### Set exercise
Report each line of the material below that contains the string "leggings", treating uppercase and lowercase letters as distinct.
----------------------------------------
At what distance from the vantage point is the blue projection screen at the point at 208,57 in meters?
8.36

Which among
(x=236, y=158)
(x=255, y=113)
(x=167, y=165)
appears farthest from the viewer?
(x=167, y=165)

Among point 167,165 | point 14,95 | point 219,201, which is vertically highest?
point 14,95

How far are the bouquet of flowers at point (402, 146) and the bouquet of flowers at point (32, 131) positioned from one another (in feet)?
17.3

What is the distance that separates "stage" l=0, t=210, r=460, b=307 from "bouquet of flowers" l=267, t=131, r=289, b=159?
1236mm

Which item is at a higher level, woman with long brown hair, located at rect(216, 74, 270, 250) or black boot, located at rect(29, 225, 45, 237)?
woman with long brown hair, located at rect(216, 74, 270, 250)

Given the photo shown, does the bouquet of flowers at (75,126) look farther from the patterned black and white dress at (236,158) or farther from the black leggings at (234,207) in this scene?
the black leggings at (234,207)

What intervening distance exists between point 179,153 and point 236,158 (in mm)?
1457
----------------------------------------
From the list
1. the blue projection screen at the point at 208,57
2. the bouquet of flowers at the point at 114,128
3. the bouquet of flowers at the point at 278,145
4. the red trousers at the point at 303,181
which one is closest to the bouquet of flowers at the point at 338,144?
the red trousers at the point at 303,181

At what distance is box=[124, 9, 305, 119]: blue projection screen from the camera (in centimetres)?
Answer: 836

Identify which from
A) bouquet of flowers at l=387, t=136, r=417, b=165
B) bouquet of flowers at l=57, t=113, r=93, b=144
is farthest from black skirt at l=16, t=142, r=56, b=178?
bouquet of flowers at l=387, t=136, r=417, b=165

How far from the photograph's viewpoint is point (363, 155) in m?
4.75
----------------------------------------
### Written answer
Given the photo shown, does the bouquet of flowers at (75,126) look farther from the patterned black and white dress at (236,158) or farther from the black leggings at (234,207) in this scene?
the black leggings at (234,207)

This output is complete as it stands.